• [EXERCISE] How many lines in the rows below contain the string "instances"? Reply with the number alone.

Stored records
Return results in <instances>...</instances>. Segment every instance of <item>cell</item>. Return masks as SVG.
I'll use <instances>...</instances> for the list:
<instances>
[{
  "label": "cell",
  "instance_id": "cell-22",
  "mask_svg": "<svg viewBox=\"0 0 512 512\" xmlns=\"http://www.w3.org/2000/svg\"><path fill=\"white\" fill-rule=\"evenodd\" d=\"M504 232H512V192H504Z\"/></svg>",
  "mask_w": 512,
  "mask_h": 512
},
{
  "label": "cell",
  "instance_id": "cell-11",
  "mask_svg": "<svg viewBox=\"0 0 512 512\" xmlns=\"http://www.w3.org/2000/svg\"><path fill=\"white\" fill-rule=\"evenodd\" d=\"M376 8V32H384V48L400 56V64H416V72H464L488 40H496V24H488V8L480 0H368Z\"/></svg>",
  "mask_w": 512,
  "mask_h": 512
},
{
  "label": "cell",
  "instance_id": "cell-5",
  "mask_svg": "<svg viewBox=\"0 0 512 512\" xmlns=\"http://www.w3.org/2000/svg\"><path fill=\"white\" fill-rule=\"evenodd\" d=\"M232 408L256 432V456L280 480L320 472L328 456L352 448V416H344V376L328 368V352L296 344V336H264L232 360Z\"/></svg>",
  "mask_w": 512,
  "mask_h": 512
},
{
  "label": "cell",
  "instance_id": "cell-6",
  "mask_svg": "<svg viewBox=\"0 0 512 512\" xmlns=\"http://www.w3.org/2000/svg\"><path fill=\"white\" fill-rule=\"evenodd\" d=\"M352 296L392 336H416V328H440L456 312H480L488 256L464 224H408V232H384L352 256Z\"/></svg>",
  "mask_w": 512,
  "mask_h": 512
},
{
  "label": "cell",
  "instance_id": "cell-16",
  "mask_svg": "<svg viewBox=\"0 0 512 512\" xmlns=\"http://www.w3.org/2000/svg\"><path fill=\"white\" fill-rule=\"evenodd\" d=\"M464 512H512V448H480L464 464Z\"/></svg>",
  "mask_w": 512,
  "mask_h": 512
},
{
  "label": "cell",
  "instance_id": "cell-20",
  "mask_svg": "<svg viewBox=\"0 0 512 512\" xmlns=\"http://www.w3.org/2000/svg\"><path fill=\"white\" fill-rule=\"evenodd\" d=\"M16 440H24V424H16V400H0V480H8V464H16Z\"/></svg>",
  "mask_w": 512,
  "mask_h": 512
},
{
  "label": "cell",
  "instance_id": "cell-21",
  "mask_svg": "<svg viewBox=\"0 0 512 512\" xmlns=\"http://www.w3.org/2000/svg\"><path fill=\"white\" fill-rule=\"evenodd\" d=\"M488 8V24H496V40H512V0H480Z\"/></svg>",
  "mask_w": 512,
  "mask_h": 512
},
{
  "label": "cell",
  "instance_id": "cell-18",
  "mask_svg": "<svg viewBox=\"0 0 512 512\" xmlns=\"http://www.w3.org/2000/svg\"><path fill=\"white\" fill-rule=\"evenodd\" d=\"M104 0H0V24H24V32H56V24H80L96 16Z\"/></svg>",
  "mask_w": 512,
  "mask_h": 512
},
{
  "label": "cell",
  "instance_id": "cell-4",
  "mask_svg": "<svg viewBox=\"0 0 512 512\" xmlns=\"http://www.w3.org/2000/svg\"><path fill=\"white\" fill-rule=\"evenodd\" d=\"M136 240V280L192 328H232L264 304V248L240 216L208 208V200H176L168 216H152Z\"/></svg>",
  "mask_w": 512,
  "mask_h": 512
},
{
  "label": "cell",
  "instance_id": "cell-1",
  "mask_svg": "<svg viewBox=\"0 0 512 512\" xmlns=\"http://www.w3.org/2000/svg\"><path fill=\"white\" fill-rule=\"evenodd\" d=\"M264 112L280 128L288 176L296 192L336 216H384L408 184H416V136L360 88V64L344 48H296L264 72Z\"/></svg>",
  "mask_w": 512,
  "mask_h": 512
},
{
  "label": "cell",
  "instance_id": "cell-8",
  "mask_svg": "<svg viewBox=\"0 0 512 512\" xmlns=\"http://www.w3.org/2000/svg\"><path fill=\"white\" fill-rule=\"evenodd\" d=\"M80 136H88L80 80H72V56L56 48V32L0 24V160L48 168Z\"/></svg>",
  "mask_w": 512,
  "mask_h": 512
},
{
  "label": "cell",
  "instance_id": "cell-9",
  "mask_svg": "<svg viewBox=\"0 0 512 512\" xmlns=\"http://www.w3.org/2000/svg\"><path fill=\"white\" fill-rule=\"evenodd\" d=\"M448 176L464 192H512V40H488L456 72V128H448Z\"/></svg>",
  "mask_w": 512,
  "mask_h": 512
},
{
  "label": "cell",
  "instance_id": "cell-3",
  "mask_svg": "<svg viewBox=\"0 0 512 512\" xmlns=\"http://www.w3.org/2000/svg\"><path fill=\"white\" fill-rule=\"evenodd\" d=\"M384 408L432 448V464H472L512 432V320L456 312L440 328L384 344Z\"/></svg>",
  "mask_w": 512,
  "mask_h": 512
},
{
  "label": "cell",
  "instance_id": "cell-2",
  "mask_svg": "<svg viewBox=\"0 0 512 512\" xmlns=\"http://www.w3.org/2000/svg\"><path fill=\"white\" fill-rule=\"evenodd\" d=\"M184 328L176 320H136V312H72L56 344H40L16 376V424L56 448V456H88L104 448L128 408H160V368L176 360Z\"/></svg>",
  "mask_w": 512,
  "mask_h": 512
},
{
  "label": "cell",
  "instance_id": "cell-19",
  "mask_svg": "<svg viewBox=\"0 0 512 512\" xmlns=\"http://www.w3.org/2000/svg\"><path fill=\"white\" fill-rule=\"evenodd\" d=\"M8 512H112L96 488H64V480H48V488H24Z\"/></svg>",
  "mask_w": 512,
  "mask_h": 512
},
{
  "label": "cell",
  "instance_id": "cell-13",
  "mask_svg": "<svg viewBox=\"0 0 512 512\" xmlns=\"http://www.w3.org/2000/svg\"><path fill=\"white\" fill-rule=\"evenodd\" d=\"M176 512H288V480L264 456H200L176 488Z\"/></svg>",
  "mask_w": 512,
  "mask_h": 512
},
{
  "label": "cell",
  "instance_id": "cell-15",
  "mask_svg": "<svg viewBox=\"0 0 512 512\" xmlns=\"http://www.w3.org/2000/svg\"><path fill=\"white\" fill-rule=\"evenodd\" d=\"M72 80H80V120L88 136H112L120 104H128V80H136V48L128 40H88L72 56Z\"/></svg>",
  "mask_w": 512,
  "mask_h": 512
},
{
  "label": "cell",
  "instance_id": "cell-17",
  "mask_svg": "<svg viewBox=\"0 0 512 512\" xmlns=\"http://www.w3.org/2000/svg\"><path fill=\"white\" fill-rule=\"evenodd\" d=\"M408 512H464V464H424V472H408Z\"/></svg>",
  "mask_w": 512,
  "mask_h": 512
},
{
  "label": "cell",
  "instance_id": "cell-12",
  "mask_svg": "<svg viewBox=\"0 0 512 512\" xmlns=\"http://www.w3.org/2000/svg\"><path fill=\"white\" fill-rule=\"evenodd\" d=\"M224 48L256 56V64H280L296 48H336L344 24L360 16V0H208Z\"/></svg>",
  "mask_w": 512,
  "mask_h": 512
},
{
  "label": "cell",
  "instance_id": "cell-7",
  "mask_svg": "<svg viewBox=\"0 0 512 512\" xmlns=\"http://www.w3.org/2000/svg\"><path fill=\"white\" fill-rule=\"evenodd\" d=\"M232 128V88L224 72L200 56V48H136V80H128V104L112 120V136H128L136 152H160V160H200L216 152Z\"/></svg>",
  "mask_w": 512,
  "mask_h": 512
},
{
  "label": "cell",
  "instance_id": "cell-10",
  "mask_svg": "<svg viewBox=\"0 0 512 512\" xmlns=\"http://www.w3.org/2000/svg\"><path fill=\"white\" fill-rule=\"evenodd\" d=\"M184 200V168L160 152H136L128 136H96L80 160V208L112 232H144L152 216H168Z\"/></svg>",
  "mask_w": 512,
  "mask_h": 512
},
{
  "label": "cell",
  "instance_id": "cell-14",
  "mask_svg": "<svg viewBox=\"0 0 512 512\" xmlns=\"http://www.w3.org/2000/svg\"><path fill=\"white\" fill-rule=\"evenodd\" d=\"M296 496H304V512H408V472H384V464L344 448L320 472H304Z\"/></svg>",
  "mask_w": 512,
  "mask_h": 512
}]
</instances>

• [EXERCISE RESULT] 4